## STUDY TEXT

============================================================

Thank you Julien for digging into it. If its affects not the default match mode - this
sounds indeed like the reason that it was not found earlier.
Cheers,
Henning
--
Henning Westerholt -
https://skalatan.de/blog/
Kamailio services -
https://skalatan.de/services
________________________________
Von: sr-users <sr-users-bounces(a)lists.kamailio.org> im Auftrag von Julien Chavanton
<jchavanton(a)gmail.com>
Gesendet: Samstag, 26. September 2020, 04:17
An: Daniel-Constantin Mierla
Cc: Kamailio (SER) - Users Mailing List
Betreff: Re: [SR-Users] Dialog - timeout for dlg with CallID
It seems I found the problem and I have a fix.
The root cause is probably that the locally generated 408 is not updating the dialog
to-tag.
However, always checking for a to-tag match, before a non to-tag match will fix any such
issue.
I will prepare a merge request on Monday to start discussing the option always matching
to-tag first.

============================================================

## INFORMATION SUPPLIED
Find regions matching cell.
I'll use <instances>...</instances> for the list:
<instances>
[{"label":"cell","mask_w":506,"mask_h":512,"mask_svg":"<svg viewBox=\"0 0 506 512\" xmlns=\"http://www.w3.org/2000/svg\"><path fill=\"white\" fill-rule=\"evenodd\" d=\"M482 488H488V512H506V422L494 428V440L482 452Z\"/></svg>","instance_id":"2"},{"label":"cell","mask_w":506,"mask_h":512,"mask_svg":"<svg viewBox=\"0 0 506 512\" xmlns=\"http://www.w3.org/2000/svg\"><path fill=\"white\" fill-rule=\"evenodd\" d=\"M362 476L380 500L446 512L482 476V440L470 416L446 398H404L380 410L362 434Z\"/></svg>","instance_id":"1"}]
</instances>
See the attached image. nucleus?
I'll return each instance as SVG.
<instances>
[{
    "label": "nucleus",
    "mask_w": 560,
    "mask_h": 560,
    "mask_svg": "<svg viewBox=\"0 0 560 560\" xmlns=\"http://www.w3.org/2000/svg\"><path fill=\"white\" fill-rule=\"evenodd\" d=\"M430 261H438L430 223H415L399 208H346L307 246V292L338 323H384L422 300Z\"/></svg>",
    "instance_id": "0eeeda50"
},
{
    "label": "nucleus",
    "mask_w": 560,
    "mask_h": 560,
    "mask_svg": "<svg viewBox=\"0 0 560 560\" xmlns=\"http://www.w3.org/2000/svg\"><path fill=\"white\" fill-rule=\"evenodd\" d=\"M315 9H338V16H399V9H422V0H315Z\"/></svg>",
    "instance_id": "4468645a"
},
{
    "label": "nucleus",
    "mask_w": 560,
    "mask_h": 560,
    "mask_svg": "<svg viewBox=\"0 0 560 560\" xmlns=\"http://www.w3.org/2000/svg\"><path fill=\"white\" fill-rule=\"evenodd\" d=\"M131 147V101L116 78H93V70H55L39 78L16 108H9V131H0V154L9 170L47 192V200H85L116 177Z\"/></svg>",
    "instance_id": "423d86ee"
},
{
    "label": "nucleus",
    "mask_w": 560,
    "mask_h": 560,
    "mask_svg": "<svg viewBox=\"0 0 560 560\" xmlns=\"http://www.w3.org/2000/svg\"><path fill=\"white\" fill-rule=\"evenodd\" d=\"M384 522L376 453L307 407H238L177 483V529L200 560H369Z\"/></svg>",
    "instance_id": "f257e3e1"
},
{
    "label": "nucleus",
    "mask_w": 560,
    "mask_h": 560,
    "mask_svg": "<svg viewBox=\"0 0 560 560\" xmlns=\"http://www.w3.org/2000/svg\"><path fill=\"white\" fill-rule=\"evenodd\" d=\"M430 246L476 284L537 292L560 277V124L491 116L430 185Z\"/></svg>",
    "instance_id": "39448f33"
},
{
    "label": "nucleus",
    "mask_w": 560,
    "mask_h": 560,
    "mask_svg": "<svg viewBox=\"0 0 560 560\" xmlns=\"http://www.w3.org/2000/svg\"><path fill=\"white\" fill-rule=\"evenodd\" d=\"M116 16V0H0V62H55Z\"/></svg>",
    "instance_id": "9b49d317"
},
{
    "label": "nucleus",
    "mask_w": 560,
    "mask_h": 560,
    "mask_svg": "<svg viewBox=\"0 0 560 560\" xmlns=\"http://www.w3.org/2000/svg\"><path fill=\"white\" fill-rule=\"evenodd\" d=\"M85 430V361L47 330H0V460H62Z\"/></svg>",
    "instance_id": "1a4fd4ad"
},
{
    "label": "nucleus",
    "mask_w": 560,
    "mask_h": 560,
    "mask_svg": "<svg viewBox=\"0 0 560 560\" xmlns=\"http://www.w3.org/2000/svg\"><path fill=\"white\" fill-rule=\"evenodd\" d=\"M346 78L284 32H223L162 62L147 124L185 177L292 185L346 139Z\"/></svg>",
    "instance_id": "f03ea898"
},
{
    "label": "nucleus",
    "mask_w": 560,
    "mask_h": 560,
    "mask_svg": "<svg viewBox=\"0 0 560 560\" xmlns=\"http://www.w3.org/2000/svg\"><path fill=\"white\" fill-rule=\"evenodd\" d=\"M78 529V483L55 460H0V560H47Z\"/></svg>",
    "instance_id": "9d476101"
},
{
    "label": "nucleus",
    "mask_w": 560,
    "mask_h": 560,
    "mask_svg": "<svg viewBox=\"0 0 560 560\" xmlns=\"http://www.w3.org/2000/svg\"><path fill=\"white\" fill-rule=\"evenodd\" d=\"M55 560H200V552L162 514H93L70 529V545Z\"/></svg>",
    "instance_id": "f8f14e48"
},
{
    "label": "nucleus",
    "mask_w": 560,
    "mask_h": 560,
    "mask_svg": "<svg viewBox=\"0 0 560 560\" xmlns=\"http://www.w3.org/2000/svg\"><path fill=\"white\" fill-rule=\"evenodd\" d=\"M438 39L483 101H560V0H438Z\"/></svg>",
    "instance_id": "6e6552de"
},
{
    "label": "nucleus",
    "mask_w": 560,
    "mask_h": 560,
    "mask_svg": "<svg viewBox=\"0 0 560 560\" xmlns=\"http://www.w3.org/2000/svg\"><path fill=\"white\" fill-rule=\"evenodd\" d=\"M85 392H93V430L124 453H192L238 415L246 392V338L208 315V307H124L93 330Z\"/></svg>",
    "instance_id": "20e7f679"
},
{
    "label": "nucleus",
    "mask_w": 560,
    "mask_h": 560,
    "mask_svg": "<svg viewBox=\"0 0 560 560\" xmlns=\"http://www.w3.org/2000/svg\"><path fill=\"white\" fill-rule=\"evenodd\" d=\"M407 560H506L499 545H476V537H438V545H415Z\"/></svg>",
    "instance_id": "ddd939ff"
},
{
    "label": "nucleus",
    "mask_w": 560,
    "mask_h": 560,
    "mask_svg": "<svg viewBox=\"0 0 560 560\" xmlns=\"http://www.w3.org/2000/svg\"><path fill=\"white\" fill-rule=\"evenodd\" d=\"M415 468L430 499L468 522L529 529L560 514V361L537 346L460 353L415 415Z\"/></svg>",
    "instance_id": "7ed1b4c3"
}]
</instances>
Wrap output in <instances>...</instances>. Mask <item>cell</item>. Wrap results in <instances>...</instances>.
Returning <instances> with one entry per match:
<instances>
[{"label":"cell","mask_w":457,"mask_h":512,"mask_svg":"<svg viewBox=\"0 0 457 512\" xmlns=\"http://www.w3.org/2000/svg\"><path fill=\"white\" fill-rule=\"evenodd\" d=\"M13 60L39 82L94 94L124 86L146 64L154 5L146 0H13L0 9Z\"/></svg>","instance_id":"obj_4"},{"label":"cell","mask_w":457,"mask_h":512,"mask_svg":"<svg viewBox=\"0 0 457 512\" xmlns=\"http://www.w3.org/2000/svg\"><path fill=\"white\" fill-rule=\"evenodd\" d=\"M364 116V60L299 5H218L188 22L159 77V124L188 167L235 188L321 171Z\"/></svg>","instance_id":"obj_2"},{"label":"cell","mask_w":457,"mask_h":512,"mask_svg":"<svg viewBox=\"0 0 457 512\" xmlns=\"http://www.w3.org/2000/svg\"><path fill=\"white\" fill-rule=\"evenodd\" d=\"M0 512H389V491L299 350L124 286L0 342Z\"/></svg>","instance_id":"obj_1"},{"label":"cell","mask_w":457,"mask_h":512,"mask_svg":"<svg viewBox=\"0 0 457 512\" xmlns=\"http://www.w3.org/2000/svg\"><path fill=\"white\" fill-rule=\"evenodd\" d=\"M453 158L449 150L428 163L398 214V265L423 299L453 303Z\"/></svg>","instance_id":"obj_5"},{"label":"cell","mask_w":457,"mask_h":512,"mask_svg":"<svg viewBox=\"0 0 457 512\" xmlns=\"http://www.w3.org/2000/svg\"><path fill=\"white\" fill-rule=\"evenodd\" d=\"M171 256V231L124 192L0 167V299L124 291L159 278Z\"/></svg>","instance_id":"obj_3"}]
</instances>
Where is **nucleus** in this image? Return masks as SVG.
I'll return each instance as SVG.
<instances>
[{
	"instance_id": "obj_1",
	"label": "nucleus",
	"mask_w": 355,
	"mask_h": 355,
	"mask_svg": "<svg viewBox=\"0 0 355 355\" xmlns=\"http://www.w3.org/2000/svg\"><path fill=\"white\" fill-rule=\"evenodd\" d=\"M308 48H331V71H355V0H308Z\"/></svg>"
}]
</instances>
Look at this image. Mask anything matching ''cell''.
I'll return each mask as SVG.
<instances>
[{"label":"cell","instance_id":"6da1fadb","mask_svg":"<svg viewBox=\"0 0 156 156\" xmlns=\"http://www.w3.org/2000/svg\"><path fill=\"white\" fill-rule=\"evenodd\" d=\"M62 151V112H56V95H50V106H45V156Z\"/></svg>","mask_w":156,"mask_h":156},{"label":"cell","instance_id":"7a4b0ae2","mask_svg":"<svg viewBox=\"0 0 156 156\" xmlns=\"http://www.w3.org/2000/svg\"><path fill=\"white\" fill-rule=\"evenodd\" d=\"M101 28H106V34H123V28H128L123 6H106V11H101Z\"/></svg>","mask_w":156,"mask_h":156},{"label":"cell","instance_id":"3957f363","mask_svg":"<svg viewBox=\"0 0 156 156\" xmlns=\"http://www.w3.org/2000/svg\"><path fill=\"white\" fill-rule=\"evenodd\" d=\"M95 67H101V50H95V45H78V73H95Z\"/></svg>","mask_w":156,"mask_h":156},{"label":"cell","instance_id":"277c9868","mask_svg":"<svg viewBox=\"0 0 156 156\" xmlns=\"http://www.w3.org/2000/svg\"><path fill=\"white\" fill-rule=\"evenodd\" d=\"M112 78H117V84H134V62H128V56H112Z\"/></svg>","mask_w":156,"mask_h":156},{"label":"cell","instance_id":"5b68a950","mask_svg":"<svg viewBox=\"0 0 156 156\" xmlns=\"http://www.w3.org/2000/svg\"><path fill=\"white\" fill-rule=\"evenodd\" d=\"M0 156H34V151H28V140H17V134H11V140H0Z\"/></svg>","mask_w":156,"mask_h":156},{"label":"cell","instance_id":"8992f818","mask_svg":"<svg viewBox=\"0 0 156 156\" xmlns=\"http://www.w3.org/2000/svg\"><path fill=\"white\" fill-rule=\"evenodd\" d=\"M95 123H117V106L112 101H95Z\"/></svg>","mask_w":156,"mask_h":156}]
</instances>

============================================================

## EXERCISE
From the Kamailio mailing-list email, write out the passage starting at "However, always checking" and ending at "to-tag first.", word for word.

## SOLVED PROBLEM
However, always checking for a to-tag match, before a non to-tag match will fix any such
issue.
I will prepare a merge request on Monday to start discussing the option always matching
to-tag first.